Turns Out You Can Fool Apple’s “USB Restricted Mode” with a $39 Accessory (Or Something Cheaper)
Talk about short-lived happiness, fleeting joy, something-something... Apple "just" released the USB Restricted Mode with the release of iOS 11.4.1 earlier today. The security feature is designed to restrict the use of the USB port to block iPhone cracking tools from breaking into the iOS devices. It now appears all a hacker, a criminal, or a cop needs is a cheap USB accessory to bypass this not-so-restrictive restricted mode.
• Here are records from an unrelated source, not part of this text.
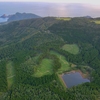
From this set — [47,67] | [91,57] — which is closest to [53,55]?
[47,67]

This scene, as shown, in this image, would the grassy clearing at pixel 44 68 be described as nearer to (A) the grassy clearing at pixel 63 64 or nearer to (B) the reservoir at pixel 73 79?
(A) the grassy clearing at pixel 63 64

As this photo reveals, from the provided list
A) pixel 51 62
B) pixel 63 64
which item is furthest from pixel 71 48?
pixel 51 62

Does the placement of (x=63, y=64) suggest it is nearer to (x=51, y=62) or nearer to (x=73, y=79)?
(x=51, y=62)

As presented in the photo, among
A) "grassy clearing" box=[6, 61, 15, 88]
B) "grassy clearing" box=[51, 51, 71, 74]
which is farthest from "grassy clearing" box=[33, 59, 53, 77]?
→ "grassy clearing" box=[6, 61, 15, 88]

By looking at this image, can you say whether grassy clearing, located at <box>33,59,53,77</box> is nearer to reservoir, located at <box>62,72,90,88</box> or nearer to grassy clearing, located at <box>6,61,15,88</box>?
reservoir, located at <box>62,72,90,88</box>

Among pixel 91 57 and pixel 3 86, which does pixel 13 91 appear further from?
pixel 91 57

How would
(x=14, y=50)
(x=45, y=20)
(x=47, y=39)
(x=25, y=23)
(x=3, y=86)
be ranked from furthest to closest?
(x=25, y=23)
(x=45, y=20)
(x=47, y=39)
(x=14, y=50)
(x=3, y=86)

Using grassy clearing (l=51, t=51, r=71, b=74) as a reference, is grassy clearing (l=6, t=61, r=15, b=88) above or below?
below

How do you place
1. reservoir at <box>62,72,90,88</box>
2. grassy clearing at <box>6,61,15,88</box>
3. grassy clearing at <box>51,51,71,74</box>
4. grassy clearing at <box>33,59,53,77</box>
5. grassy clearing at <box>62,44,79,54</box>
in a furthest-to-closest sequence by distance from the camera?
grassy clearing at <box>62,44,79,54</box>, grassy clearing at <box>51,51,71,74</box>, grassy clearing at <box>33,59,53,77</box>, grassy clearing at <box>6,61,15,88</box>, reservoir at <box>62,72,90,88</box>

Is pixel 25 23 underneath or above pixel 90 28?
underneath
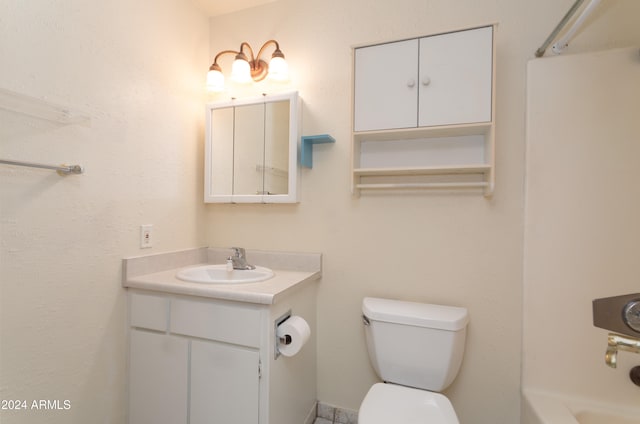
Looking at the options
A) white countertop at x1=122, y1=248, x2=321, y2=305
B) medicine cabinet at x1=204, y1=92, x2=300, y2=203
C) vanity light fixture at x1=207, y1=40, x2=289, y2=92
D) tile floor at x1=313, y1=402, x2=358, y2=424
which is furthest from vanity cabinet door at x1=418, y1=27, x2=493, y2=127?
tile floor at x1=313, y1=402, x2=358, y2=424

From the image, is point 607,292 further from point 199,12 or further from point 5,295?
point 199,12

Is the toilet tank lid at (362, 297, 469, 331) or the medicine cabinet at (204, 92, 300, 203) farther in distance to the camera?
the medicine cabinet at (204, 92, 300, 203)

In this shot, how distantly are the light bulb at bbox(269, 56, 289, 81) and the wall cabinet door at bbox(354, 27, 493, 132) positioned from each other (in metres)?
0.44

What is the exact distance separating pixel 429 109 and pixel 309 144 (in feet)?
2.13

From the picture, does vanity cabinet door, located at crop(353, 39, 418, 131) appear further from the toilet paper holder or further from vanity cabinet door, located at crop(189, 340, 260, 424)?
vanity cabinet door, located at crop(189, 340, 260, 424)

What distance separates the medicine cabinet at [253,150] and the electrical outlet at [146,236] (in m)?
0.39

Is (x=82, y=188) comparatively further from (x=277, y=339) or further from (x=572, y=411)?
(x=572, y=411)

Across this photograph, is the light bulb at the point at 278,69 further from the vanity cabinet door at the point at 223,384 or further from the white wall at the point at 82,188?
the vanity cabinet door at the point at 223,384

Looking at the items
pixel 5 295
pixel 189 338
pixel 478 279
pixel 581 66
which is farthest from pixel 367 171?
pixel 5 295

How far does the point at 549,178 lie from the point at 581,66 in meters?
0.49

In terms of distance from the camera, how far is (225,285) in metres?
1.30

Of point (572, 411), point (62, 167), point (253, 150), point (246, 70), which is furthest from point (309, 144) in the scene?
point (572, 411)

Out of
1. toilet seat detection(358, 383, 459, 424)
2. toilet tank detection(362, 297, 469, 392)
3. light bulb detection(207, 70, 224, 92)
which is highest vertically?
light bulb detection(207, 70, 224, 92)

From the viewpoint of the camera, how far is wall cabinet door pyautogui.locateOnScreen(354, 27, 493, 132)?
1.29 metres
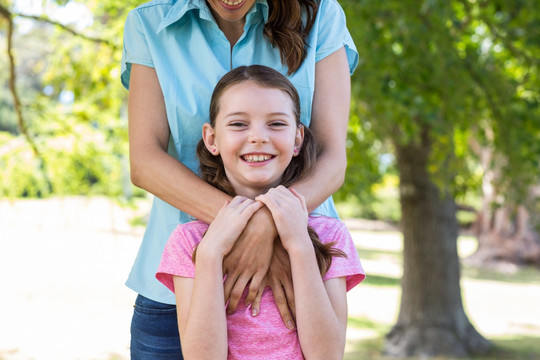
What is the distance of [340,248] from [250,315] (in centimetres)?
29

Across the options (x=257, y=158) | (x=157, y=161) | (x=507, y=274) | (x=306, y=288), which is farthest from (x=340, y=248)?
(x=507, y=274)

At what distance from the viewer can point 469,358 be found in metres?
8.35

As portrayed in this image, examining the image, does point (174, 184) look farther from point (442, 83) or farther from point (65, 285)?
point (65, 285)

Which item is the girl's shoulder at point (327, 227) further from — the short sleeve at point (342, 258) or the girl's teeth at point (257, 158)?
the girl's teeth at point (257, 158)

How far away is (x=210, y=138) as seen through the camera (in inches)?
73.0

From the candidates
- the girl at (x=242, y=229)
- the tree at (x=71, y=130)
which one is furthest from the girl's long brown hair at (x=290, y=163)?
the tree at (x=71, y=130)

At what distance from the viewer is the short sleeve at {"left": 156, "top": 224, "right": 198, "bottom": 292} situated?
66.9 inches

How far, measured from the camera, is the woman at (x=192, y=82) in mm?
1835

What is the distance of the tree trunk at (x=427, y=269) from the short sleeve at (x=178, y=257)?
6648 millimetres

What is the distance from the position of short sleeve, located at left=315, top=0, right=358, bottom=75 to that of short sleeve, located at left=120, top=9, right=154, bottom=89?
0.48 meters

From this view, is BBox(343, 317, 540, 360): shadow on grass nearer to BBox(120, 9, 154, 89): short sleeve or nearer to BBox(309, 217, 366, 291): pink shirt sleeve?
BBox(309, 217, 366, 291): pink shirt sleeve

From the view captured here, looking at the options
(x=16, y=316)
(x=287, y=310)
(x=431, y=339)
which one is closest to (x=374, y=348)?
(x=431, y=339)

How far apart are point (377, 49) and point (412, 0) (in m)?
0.59

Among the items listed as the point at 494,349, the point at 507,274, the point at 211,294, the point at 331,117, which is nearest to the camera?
the point at 211,294
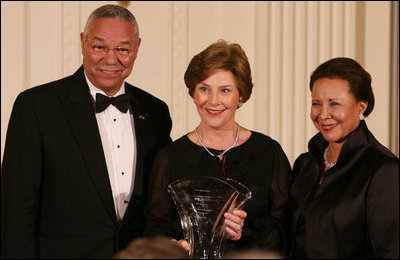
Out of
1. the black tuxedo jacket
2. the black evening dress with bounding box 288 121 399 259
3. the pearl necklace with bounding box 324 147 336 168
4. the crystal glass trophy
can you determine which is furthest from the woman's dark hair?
the black tuxedo jacket

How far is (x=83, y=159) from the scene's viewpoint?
253cm

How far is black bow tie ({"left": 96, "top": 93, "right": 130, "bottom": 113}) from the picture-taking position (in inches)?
103

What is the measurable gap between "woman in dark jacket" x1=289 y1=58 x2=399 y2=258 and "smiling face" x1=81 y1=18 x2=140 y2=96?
2.34ft

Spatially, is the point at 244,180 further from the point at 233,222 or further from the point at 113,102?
the point at 113,102

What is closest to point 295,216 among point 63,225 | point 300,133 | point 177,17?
point 63,225

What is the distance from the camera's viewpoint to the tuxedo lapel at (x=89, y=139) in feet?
8.34

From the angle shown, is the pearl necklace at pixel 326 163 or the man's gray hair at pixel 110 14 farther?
the man's gray hair at pixel 110 14

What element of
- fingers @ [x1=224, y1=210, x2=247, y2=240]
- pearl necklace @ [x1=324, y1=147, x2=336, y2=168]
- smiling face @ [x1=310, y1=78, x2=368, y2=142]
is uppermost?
smiling face @ [x1=310, y1=78, x2=368, y2=142]

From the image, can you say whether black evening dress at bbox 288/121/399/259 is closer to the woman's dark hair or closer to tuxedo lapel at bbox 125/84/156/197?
the woman's dark hair

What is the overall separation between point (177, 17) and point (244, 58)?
139 cm

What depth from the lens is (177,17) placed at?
3.96 metres

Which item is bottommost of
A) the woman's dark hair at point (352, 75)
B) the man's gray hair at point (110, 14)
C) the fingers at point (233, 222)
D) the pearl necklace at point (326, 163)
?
the fingers at point (233, 222)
ElcomSoft researchers have published a blog post revealing a flaw in the design of USB Restricted Mode that resets the one-hour counter. All you need is to plug a USB accessory (even if it hasn't been paired with the iPhone before) into the Lightning port to bypass this security feature.
"We performed several tests, and can now confirm that USB Restricted Mode is maintained through reboots, and persists software restores via Recovery mode," ElcomSoft's Oleg Afonin writes. "In other words, we have found no obvious way to break USB Restricted Mode once it is already engaged. However, we discovered a workaround..."
What we discovered is that iOS will reset the USB Restrictive Mode countdown timer even if one connects the iPhone to an untrusted USB accessory, one that has never been paired to the iPhone before (well, in fact the accessories do not require pairing at all). In other words, once the police officer seizes an iPhone, he or she would need to immediately connect that iPhone to a compatible USB accessory to prevent USB Restricted Mode lock after one hour. Importantly, this only helps if the iPhone has still not entered USB Restricted Mode.
The toolkit for law enforcement or criminals will now just need an additional USB accessory -something from Apple itself like the $39 Lightning to USB 3 Camera adapter or cheap $2 accessories from AliExpress, which the researchers are going to test, would potentially do the job.
With the release of iOS 11.4.1, the procedure for properly seizing and transporting iPhone devices may be altered to include a compatible Lightning accessory. Prior to iOS 11.4.1, isolating the iPhone inside a Faraday bag and connecting it to a battery pack would be enough to safely transport it to the lab.
Seems like an oversight on Apple's part - fix could be soon released
While the team is going to test several cheap accessories to see if they work to bypass USB Restricted Mode, Apple could release an update to this feature in the coming weeks, removing this loophole. "The ability to postpone USB Restricted Mode by connecting the iPhone to an untrusted USB accessory is probably nothing more than an oversight," Afonin admits. "We don’t know if this behavior is here to stay, or if Apple will change it in near future."
However, if a cop gets to seize a locked iPhone until the next iOS update that brings fix to this flaw, they can potentially get around the USB Restricted Mode through a USB accessory.
If you think cops won't be able to access the iPhone within the one-hour window, it appears that might not be such a big feat to achieve. As ElcomSoft writes, there are quite high chances of a device being seized within an hour since its last unlock. How so? Because an average user unlocks their devices at least 80 times a day - over 3 times an hour, on average.